ProgressiveHedgingSolvers
includes implementations of the Progressive-hedging algorithm for two-stage stochastic recourse problems. All algorithm variants are based on the original progressive-hedging algorithm by Rockafellar and Wets. ProgressiveHedgingSolvers
interfaces with StochasticPrograms.jl, and a given recourse model sp
is solved effectively through
julia> using ProgressiveHedgingSolvers
julia> solve(sp,solver=ProgressiveHedgingSolver(IpoptSolver(print_level=0)))
Progressive Hedging Time: 0:00:06 (1315 iterations)
Objective: -855.8332803469432
δ: 9.436947935542464e-7
:Optimal
Note, that a QP capable AbstractMathProgSolver
is required to solve emerging subproblems. In addition, there are distributed variants of the algorithm: ProgressiveHedgingSolver(execution = Synchronous())
and ProgressiveHedgingSolver(execution = Asynchronous())
, which requires adding processes with addprocs
prior to execution.
The algorithm has a set of parameters that can be tuned prior to execution. For a list of these parameters and their default values, use ?

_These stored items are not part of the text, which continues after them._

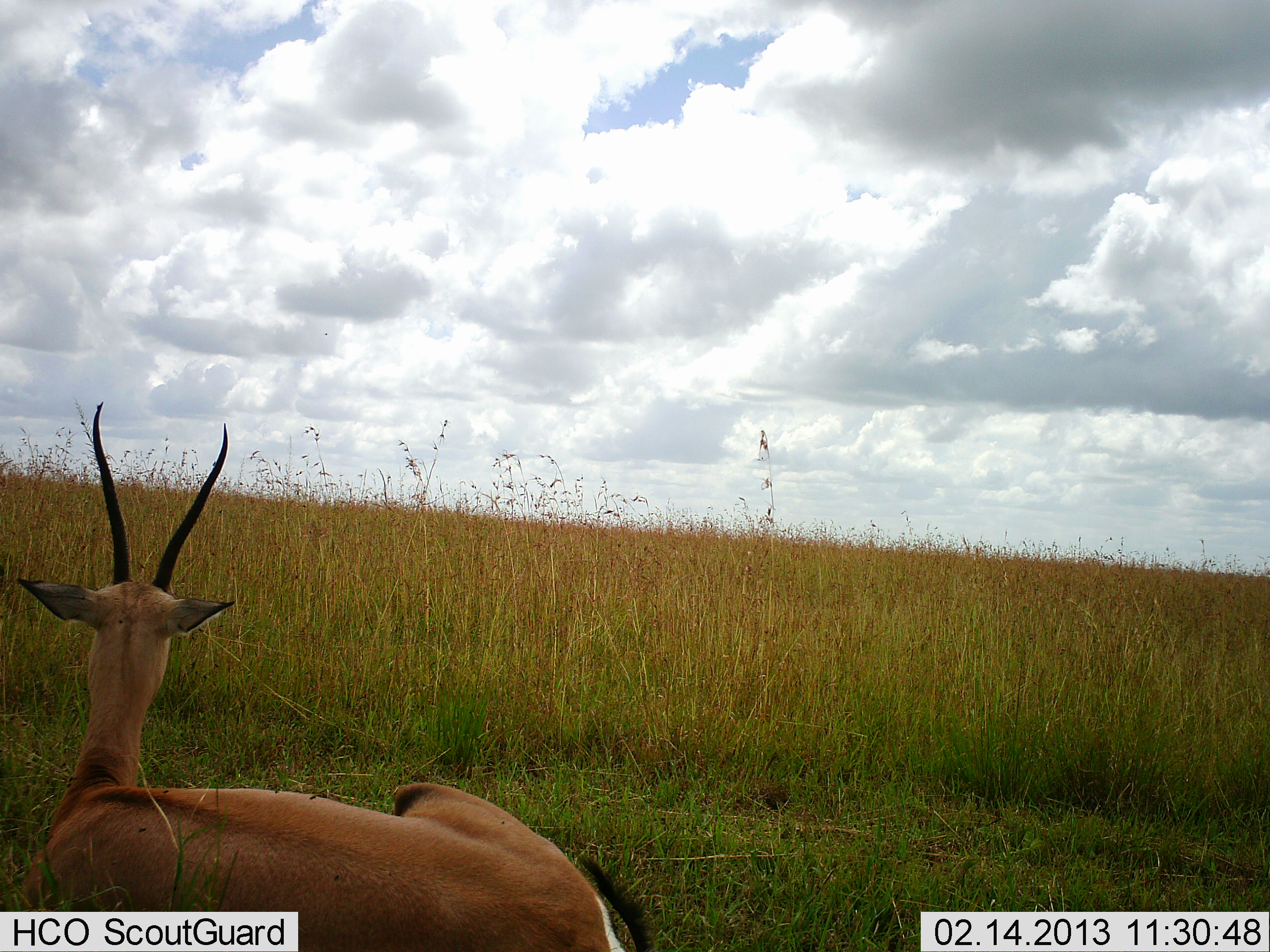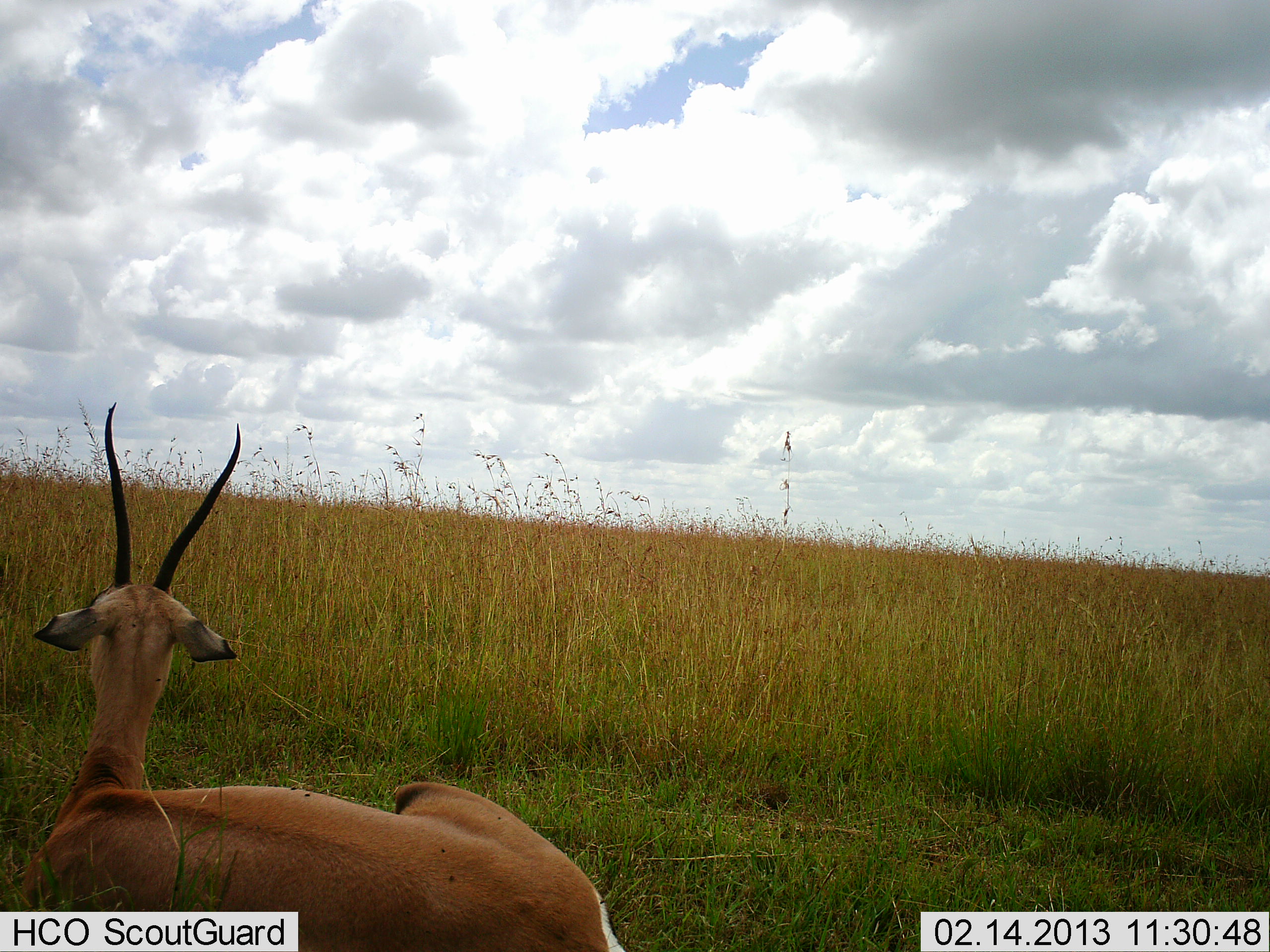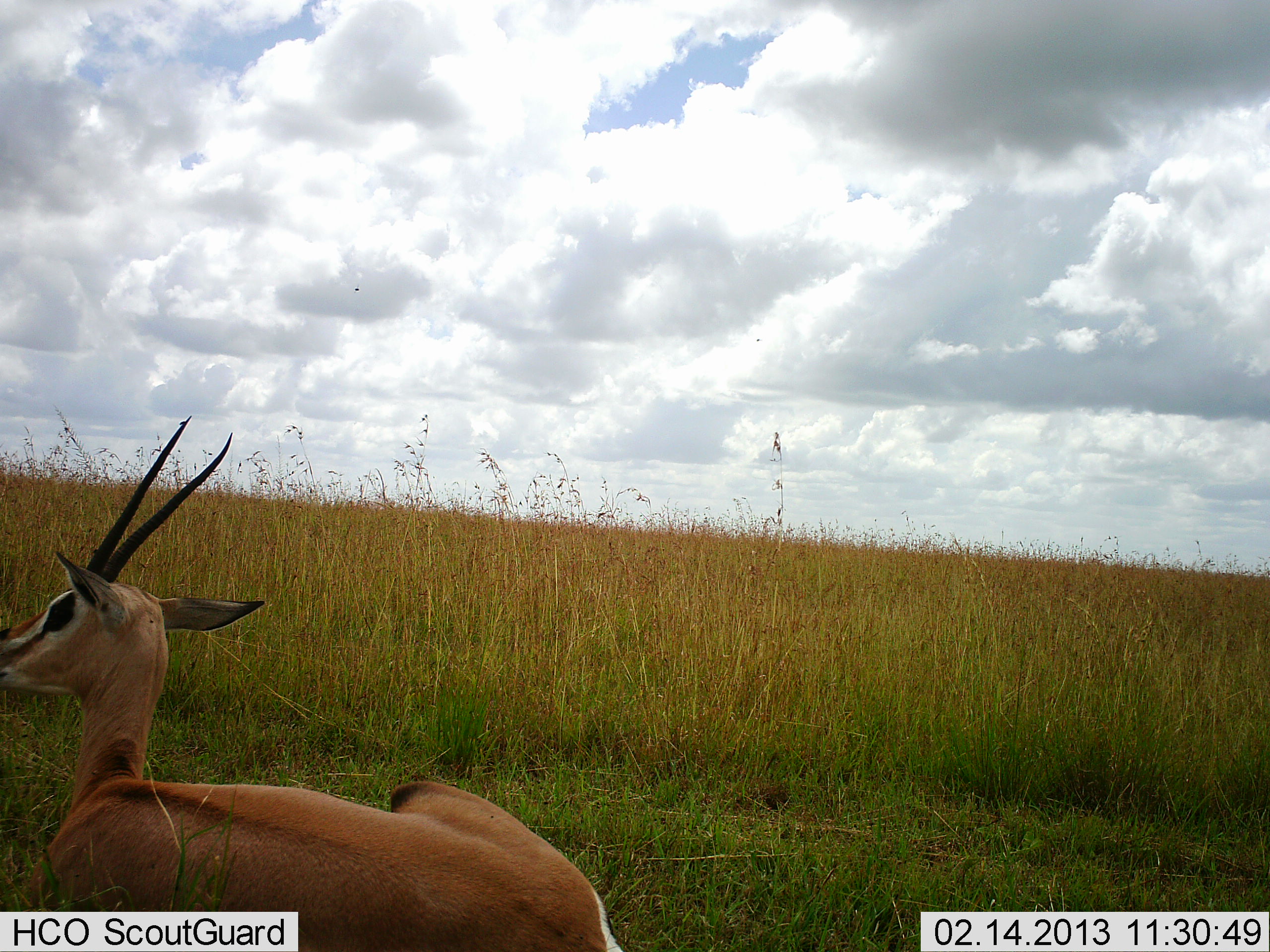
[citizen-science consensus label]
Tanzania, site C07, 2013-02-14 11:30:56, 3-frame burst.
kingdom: Animalia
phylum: Chordata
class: Mammalia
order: Artiodactyla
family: Bovidae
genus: Nanger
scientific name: Nanger granti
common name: grant's gazelle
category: gazellegrants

in combination with the solver object. For example, ?Adaptive
gives the parameter list for the adaptive penalty procedure. For a list of all solvers and their handle names, use ?ProgressiveHedgingSolver
.
- R. T. Rockafellar and Roger J.-B. Wets (1991), Scenarios and Policy Aggregation in Optimization Under Uncertainty, Mathematics of Operations Research, vol. 16, no. 1, pp. 119-147.